Humane National Committee
A popular quotation holds that “the definition of insanity is doing the same thing while expecting a different result.” Regardless of the literal truth of this assertion, it points to a worthwhile insight: reaching a different end may require using different means. This insight is what initiated, in 2010, the project to design the Humane National Committee and the zoocracy system of government. In particular, the team felt that achieving the unprecedented, revolutionary changes to which the organization had committed—such as universal animal emancipation, rights, and personhood—would require an organizational design and structure that was similarly revolutionary. This project is still not finished, but the progress that has been made so far—including development of numerous enabling concepts, such as animal peoplehood, and finalization of the overall design parameters for the HNC in 2018—provides an inspiring glimpse into the future of government.

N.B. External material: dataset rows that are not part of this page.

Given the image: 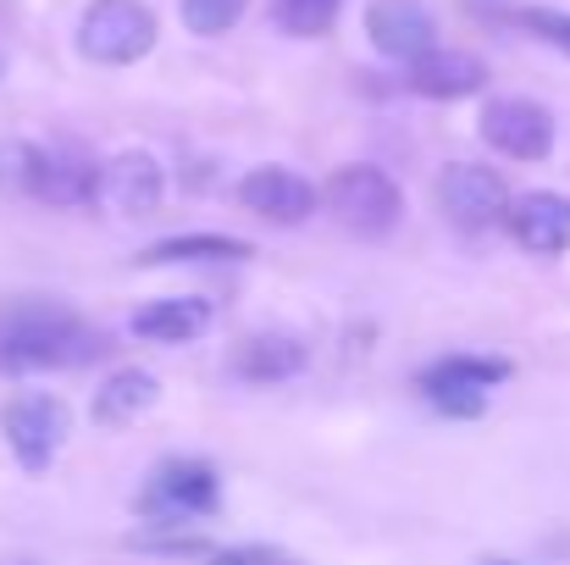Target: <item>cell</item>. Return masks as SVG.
<instances>
[{
    "label": "cell",
    "mask_w": 570,
    "mask_h": 565,
    "mask_svg": "<svg viewBox=\"0 0 570 565\" xmlns=\"http://www.w3.org/2000/svg\"><path fill=\"white\" fill-rule=\"evenodd\" d=\"M111 344L61 300H0V372L89 367Z\"/></svg>",
    "instance_id": "1"
},
{
    "label": "cell",
    "mask_w": 570,
    "mask_h": 565,
    "mask_svg": "<svg viewBox=\"0 0 570 565\" xmlns=\"http://www.w3.org/2000/svg\"><path fill=\"white\" fill-rule=\"evenodd\" d=\"M156 33L161 22L145 0H89V11L78 17V50L95 67H134L156 50Z\"/></svg>",
    "instance_id": "2"
},
{
    "label": "cell",
    "mask_w": 570,
    "mask_h": 565,
    "mask_svg": "<svg viewBox=\"0 0 570 565\" xmlns=\"http://www.w3.org/2000/svg\"><path fill=\"white\" fill-rule=\"evenodd\" d=\"M222 499V477L210 460H194V455H178V460H161L139 494V516L156 522V527H184L194 516H210Z\"/></svg>",
    "instance_id": "3"
},
{
    "label": "cell",
    "mask_w": 570,
    "mask_h": 565,
    "mask_svg": "<svg viewBox=\"0 0 570 565\" xmlns=\"http://www.w3.org/2000/svg\"><path fill=\"white\" fill-rule=\"evenodd\" d=\"M322 205H327L350 233H361V238H382V233L399 222L404 194H399V184H393L382 167L355 162V167H338V173L322 184Z\"/></svg>",
    "instance_id": "4"
},
{
    "label": "cell",
    "mask_w": 570,
    "mask_h": 565,
    "mask_svg": "<svg viewBox=\"0 0 570 565\" xmlns=\"http://www.w3.org/2000/svg\"><path fill=\"white\" fill-rule=\"evenodd\" d=\"M0 432H6L17 466H22L28 477H39V471H50V460L61 455V444H67V432H72V410H67V399H56V393H17V399H6V410H0Z\"/></svg>",
    "instance_id": "5"
},
{
    "label": "cell",
    "mask_w": 570,
    "mask_h": 565,
    "mask_svg": "<svg viewBox=\"0 0 570 565\" xmlns=\"http://www.w3.org/2000/svg\"><path fill=\"white\" fill-rule=\"evenodd\" d=\"M510 377V361L499 355H449V361H432L421 372V393L432 410L443 416H482L488 410V393Z\"/></svg>",
    "instance_id": "6"
},
{
    "label": "cell",
    "mask_w": 570,
    "mask_h": 565,
    "mask_svg": "<svg viewBox=\"0 0 570 565\" xmlns=\"http://www.w3.org/2000/svg\"><path fill=\"white\" fill-rule=\"evenodd\" d=\"M438 211H443L454 227L482 233V227H493V222L510 216V188H504V178H499L493 167H482V162H449V167L438 173Z\"/></svg>",
    "instance_id": "7"
},
{
    "label": "cell",
    "mask_w": 570,
    "mask_h": 565,
    "mask_svg": "<svg viewBox=\"0 0 570 565\" xmlns=\"http://www.w3.org/2000/svg\"><path fill=\"white\" fill-rule=\"evenodd\" d=\"M482 139L510 156V162H543L554 150V117L549 106L538 100H521V95H504V100H488L482 111Z\"/></svg>",
    "instance_id": "8"
},
{
    "label": "cell",
    "mask_w": 570,
    "mask_h": 565,
    "mask_svg": "<svg viewBox=\"0 0 570 565\" xmlns=\"http://www.w3.org/2000/svg\"><path fill=\"white\" fill-rule=\"evenodd\" d=\"M316 199H322V188L299 178L294 167H255V173L238 178V205L277 222V227H299L316 211Z\"/></svg>",
    "instance_id": "9"
},
{
    "label": "cell",
    "mask_w": 570,
    "mask_h": 565,
    "mask_svg": "<svg viewBox=\"0 0 570 565\" xmlns=\"http://www.w3.org/2000/svg\"><path fill=\"white\" fill-rule=\"evenodd\" d=\"M510 238L532 255H566L570 250V194L554 188H538V194H521L510 199V216H504Z\"/></svg>",
    "instance_id": "10"
},
{
    "label": "cell",
    "mask_w": 570,
    "mask_h": 565,
    "mask_svg": "<svg viewBox=\"0 0 570 565\" xmlns=\"http://www.w3.org/2000/svg\"><path fill=\"white\" fill-rule=\"evenodd\" d=\"M22 194H33V199H45V205H61V211L89 205V199L100 194V167L83 162V156H72V150H39V145H33V167H28Z\"/></svg>",
    "instance_id": "11"
},
{
    "label": "cell",
    "mask_w": 570,
    "mask_h": 565,
    "mask_svg": "<svg viewBox=\"0 0 570 565\" xmlns=\"http://www.w3.org/2000/svg\"><path fill=\"white\" fill-rule=\"evenodd\" d=\"M100 194L122 211V216H156L167 199V178L161 162L150 150H122L100 167Z\"/></svg>",
    "instance_id": "12"
},
{
    "label": "cell",
    "mask_w": 570,
    "mask_h": 565,
    "mask_svg": "<svg viewBox=\"0 0 570 565\" xmlns=\"http://www.w3.org/2000/svg\"><path fill=\"white\" fill-rule=\"evenodd\" d=\"M366 33H372V45H377L382 56H393V61H415V56H426L432 50V11L421 6V0H372V11H366Z\"/></svg>",
    "instance_id": "13"
},
{
    "label": "cell",
    "mask_w": 570,
    "mask_h": 565,
    "mask_svg": "<svg viewBox=\"0 0 570 565\" xmlns=\"http://www.w3.org/2000/svg\"><path fill=\"white\" fill-rule=\"evenodd\" d=\"M488 84V67H482V56H471V50H426V56H415L410 61V89L415 95H426V100H465V95H476Z\"/></svg>",
    "instance_id": "14"
},
{
    "label": "cell",
    "mask_w": 570,
    "mask_h": 565,
    "mask_svg": "<svg viewBox=\"0 0 570 565\" xmlns=\"http://www.w3.org/2000/svg\"><path fill=\"white\" fill-rule=\"evenodd\" d=\"M305 361H311V350L294 333H255L233 350V372L244 382H288L305 372Z\"/></svg>",
    "instance_id": "15"
},
{
    "label": "cell",
    "mask_w": 570,
    "mask_h": 565,
    "mask_svg": "<svg viewBox=\"0 0 570 565\" xmlns=\"http://www.w3.org/2000/svg\"><path fill=\"white\" fill-rule=\"evenodd\" d=\"M156 399H161V382H156V372L122 367V372H111L100 388H95L89 416H95V427H128V421H139V416H145Z\"/></svg>",
    "instance_id": "16"
},
{
    "label": "cell",
    "mask_w": 570,
    "mask_h": 565,
    "mask_svg": "<svg viewBox=\"0 0 570 565\" xmlns=\"http://www.w3.org/2000/svg\"><path fill=\"white\" fill-rule=\"evenodd\" d=\"M210 328V305L205 300H156L134 316V333L150 339V344H194L199 333Z\"/></svg>",
    "instance_id": "17"
},
{
    "label": "cell",
    "mask_w": 570,
    "mask_h": 565,
    "mask_svg": "<svg viewBox=\"0 0 570 565\" xmlns=\"http://www.w3.org/2000/svg\"><path fill=\"white\" fill-rule=\"evenodd\" d=\"M249 255H255V244L233 238V233H178V238L150 244L139 261L145 266H178V261H249Z\"/></svg>",
    "instance_id": "18"
},
{
    "label": "cell",
    "mask_w": 570,
    "mask_h": 565,
    "mask_svg": "<svg viewBox=\"0 0 570 565\" xmlns=\"http://www.w3.org/2000/svg\"><path fill=\"white\" fill-rule=\"evenodd\" d=\"M344 0H277V28L294 39H316L338 22Z\"/></svg>",
    "instance_id": "19"
},
{
    "label": "cell",
    "mask_w": 570,
    "mask_h": 565,
    "mask_svg": "<svg viewBox=\"0 0 570 565\" xmlns=\"http://www.w3.org/2000/svg\"><path fill=\"white\" fill-rule=\"evenodd\" d=\"M178 11H184V28H189V33L216 39V33H227V28L249 11V0H184Z\"/></svg>",
    "instance_id": "20"
},
{
    "label": "cell",
    "mask_w": 570,
    "mask_h": 565,
    "mask_svg": "<svg viewBox=\"0 0 570 565\" xmlns=\"http://www.w3.org/2000/svg\"><path fill=\"white\" fill-rule=\"evenodd\" d=\"M521 28H527V33H538V39H549L554 50H566V56H570V11L532 6V11H521Z\"/></svg>",
    "instance_id": "21"
},
{
    "label": "cell",
    "mask_w": 570,
    "mask_h": 565,
    "mask_svg": "<svg viewBox=\"0 0 570 565\" xmlns=\"http://www.w3.org/2000/svg\"><path fill=\"white\" fill-rule=\"evenodd\" d=\"M210 565H299L288 549H272V544H233V549H210Z\"/></svg>",
    "instance_id": "22"
},
{
    "label": "cell",
    "mask_w": 570,
    "mask_h": 565,
    "mask_svg": "<svg viewBox=\"0 0 570 565\" xmlns=\"http://www.w3.org/2000/svg\"><path fill=\"white\" fill-rule=\"evenodd\" d=\"M482 565H515V561H482Z\"/></svg>",
    "instance_id": "23"
}]
</instances>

Genocide Recognition, Reparations, and Reconciliation Act
When the Humane Party first undertook, in 2010, the project that eventually became known as the “Genocide Recognition, Reparations, and Reconciliation Act” provision (§15) of the HP platform, many of its provisions seemed obscure to many people. However, recent events, such as those in Charlottesville, Virginia, in 2017, have brought certain pieces of the GRRR provision to the forefront of national consciousness. Even many leading candidates in other political parties are now embracing at least portions of the GRRR—including candidates belonging to parties whose progenitors, such as Andrew Jackson and John Calhoun, are foremost among the slaveholders whose names and likenesses will be removed from public places of honor under the terms of this provision.
Tipping-Point Provision
The “lesser-of-evils” theory or “two-party” myth is an extremely powerful means whereby Democrat-Republicans intimidate voters into voting for their candidates, even when their candidates oppose the voters’ own values and interests. This myth is, by far and away, the top reason why the Democrat-Republicans have now enjoyed over 150 years of uninterrupted—and basically unchallenged—hegemony in the U.S. In 2014, the HP developed the Tipping-Point Provision, to neutralize the voter-intimidation function, putting the onus on other parties’ candidates either to accept or reject the support of HP voters with a simple stroke of the pen; to enable the establishment of abolitionist caucuses inside the other parties; and to facilitate coalition-building with abolitionist candidates in other parties, a process which has now begun in earnest as a result of the Vegan Political Focus Meeting between the Green Party Animal Rights Committee and the Humane Party earlier this year.
Veggie Pride Parade
In 2018, the HP’s grassroots-mobilization entity, called the Thunder Fund, assumed organization of the Veggie Pride Parade NYC. This annual event, which began in 2008, is the largest event of its kind in the region, featuring dozens of vegan speakers and exhibitors in Manhattan’s Union Square Park as well as a colorful array of costumed participants in the parade. Managing this event has opened up a new channel through which the message of compassion and kindness can be presented to the public in a fun and easily approachable way.
The Humane Party’s first decade has included some wonderful developments. After we have taken a moment to be grateful for the opportunity to participate in this movement, let us redouble our commitment to bringing about a brighter future for the country, the planet, and all—meaning, all—of its inhabitants.